The mental game is the foundation
In sport, the mental game is vitally important. Players can get things right every single time in practice or during a training match with teammates, but then crumble under the match pressure. Baldwin attributes this difference to a player’s mental game and how if in a situation under pressure, whether or not they start to listen to other people, rather than their own knowledge of their abilities.
Baldwin then further compares this to the sound of your own voice, “when you speak, and you listen to your own voice, that sound is conducted through the bones, it sounds different to the sounds that come through the air. When we listen too much to the sounds coming through the air — anything other than ourselves — it drowns out the sound traveling through the bone.” Too often, whether it’s what we hear others say, or think they believe, we allow it to drown out our confident, inner voice.
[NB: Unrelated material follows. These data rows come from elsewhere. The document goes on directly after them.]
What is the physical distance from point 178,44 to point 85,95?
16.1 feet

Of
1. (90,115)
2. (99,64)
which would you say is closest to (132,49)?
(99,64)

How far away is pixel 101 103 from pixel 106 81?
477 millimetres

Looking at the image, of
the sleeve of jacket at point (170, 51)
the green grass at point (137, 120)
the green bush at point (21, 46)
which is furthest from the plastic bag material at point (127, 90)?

You don’t always need full information to act
Baldwin, perhaps, drawing on the experience of an athlete who instinctively reads a game, stresses that often you can act without having all of the information. In today’s information-rich age, it’s impossible to have all the information, and in some fields, information is created even faster than it can be consumed. Baldwin believes that the threshold is surprisingly low simply because the sheer volume of information available means that even a small proportion is enough — as little as 10%.
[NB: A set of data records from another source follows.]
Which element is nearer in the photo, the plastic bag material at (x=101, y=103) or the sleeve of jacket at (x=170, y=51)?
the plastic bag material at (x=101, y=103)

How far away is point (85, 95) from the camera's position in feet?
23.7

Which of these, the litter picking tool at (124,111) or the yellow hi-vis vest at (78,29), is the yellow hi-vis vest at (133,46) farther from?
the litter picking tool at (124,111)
“The 10% rule is pretty simple. You only need 10% of the information to go and take action. You don't need to take in all the information, and you'll learn the rest of the core knowledge by doing things,” Baldwin explains. This is valuable because we can often be paralyzed by too much information, or perfectionism. The rule isn’t universal, but many will over-research and over-analyze, so it’s worth asking yourself if you are one of the exceptions that really does need to know everything. As exceptions to the rule, Baldwin acknowledges that those “getting married or performing surgery probably needs all the information, but almost everything else: 10%, you're good.”
You are the ‘Super You’
‘Fake it until you make it’ is a commonly heard mantra, but not one that Baldwin believes in. The difference is, perhaps, subtle but the mindset is entirely different. While the fake-it-until-you-make-it approach believes that the things you want will eventually come if you behave a certain way, Baldwin proposes the idea of the ‘Super You,’ that says you already are that person.
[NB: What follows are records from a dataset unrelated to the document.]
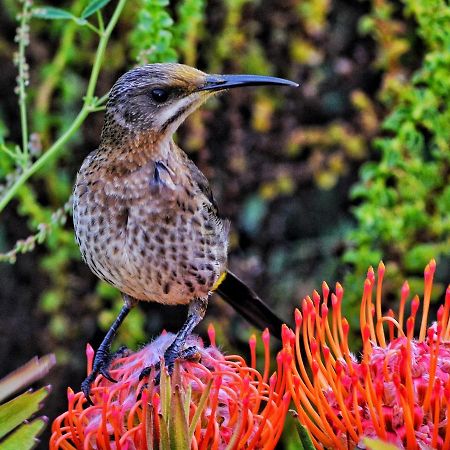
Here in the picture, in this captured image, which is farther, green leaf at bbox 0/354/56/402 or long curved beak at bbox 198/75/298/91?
long curved beak at bbox 198/75/298/91

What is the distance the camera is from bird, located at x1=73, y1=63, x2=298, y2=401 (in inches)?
97.0

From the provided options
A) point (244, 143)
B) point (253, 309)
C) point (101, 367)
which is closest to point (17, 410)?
point (101, 367)

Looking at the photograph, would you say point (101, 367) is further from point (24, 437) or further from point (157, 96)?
point (24, 437)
The ‘Super You’ approach comprises many aspects of sports psychology, but in essence, if you can fake it, then you can already do it. So, why not just do it? This can be achieved in a manner of different methods, whether it is through visualization, imagining your success in five years’ time and behaving that way now, or just doing what you already know you can do.
Baldwin uses the example of an athlete under-performing when under pressure, “the skills are still there, but you can't access the skills. Confidence is the framework that I use: the Super You is the concept of you being at your highest possible level of confidence.”
Mental toughness is vital
Baldwin showed an inspirational level of determination in realizing his dream. One of the key things that he highlights is the importance of mental toughness, recognizing that not everything will go well, and continuing despite that.
This is an important lesson for every walk of life. However much you prepare, or hard you train, sometimes things just won’t go your way. Baldwin explains, “it doesn't mean perfection. It means dealing with the fact that sometimes things go wrong. But continuing to show up.”